Même si tout le monde ne l'a pas entendu, les organisateurs ont promis dès l'annonce de l'arrêt d'Électr omind, que les tickets allaient être remboursés. « Toutes les modalités seront sur le site (1), les gens peuvent aussi nous contacter et les places préachetées seront remboursées dans les points de vente. » 6 Électromind 2010 se tiendra-t-il à Grammont ?
« Rendez-vous l'année prochaine », ont annoncé, samedi soir, les organisateurs, après que leur boulot d'une année a été réduit à néant.
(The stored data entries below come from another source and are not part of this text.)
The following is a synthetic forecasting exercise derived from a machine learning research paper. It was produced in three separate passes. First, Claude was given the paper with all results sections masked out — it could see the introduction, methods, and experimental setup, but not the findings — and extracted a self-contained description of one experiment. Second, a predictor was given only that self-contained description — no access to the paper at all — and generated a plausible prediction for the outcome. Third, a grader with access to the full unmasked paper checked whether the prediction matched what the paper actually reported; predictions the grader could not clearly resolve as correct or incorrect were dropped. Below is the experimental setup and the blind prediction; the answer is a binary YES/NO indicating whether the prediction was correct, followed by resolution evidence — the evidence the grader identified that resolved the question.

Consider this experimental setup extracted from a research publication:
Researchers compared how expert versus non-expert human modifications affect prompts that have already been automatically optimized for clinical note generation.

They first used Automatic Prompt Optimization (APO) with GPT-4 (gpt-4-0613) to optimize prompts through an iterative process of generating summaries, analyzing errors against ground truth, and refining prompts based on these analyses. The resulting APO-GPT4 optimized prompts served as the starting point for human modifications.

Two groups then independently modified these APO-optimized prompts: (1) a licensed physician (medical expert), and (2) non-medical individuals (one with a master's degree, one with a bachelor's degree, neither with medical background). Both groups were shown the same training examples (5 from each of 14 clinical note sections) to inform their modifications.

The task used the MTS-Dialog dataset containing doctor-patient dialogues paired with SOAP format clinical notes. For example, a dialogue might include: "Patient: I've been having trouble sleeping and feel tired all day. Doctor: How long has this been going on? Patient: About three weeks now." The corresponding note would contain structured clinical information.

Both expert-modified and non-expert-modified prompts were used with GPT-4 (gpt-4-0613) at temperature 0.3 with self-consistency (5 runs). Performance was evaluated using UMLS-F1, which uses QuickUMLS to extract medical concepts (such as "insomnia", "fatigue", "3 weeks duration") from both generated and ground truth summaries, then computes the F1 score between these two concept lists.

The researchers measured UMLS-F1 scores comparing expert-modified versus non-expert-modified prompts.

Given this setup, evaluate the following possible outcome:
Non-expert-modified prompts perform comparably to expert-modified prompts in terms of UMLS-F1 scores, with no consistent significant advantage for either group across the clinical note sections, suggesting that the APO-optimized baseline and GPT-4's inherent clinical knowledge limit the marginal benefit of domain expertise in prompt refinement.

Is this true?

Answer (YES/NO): NO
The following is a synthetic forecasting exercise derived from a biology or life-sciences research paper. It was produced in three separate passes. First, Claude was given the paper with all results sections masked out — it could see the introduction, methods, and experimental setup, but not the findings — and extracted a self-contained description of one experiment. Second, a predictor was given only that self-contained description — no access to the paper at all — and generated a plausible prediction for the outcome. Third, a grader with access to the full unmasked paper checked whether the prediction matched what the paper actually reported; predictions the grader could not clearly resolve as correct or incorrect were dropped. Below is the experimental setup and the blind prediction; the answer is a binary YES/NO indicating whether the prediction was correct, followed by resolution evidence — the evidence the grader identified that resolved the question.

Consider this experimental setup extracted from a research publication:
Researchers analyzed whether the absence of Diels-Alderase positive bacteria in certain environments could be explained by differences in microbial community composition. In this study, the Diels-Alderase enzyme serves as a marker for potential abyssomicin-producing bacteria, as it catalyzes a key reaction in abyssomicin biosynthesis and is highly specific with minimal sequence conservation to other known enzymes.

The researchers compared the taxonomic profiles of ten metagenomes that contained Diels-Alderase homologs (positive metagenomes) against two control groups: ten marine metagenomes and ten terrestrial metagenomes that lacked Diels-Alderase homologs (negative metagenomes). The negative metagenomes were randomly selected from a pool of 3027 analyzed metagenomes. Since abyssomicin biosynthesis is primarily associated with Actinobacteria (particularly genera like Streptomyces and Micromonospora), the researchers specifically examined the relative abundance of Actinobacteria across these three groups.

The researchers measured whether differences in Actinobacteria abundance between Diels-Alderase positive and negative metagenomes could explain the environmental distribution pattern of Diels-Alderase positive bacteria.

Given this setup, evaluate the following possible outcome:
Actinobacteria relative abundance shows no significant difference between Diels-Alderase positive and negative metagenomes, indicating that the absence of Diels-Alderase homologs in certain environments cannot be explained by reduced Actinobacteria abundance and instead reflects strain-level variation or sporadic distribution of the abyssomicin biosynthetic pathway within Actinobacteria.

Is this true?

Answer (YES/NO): NO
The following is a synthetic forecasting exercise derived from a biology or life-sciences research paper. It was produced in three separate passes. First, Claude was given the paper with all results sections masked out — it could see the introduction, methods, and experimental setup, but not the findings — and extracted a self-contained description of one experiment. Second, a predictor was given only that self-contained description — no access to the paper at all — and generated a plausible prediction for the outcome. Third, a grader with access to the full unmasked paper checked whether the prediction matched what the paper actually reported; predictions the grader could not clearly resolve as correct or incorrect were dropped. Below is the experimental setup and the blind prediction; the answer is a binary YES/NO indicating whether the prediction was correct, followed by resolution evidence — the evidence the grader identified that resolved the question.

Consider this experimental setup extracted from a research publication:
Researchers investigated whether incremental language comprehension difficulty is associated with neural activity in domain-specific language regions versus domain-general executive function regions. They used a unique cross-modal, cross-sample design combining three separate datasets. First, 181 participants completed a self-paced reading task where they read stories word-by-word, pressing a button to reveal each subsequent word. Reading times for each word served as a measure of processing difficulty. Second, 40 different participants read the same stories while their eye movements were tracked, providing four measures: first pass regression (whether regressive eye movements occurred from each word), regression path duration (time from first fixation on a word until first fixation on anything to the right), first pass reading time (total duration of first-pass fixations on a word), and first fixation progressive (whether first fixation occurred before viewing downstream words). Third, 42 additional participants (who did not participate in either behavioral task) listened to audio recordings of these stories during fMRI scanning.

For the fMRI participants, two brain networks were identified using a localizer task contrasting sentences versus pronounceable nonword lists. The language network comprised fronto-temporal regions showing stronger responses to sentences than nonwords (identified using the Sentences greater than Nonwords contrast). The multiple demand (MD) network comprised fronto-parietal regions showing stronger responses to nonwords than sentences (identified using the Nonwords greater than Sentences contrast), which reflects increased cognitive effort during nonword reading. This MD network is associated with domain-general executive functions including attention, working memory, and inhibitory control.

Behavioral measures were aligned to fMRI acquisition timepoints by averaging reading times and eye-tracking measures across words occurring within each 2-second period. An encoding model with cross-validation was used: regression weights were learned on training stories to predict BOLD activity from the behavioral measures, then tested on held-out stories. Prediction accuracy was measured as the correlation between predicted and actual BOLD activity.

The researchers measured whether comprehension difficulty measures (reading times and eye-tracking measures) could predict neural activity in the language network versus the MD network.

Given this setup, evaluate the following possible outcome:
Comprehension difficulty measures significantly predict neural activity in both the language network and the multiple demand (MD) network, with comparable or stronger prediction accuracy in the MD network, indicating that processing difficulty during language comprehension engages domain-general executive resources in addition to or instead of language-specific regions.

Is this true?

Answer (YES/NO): NO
Hier, leur position était plus nuancée : « C'est trop tôt pour le dire. Il nous faut du recul, c'est vraiment une minorité de casseurs qui a tout gâché. Il faut qu'on revoie tout le monde, mairie, police, préfecture, pour voir comment améliorer les choses. Mais c'est sûr qu'il faudra plus de sécurité et j'espère que la mairie nous soutiendra. » Contacté, Michaël Delafosse, l'adjoint à la culture présent samedi, reste prudent : « La fête a été gâchée par une infime minorité. C'est aux organisateurs de nous dire s'ils veulent continuer, mais il faudra en tirer tous les enseignements pour que cela continue dans la sérénité ».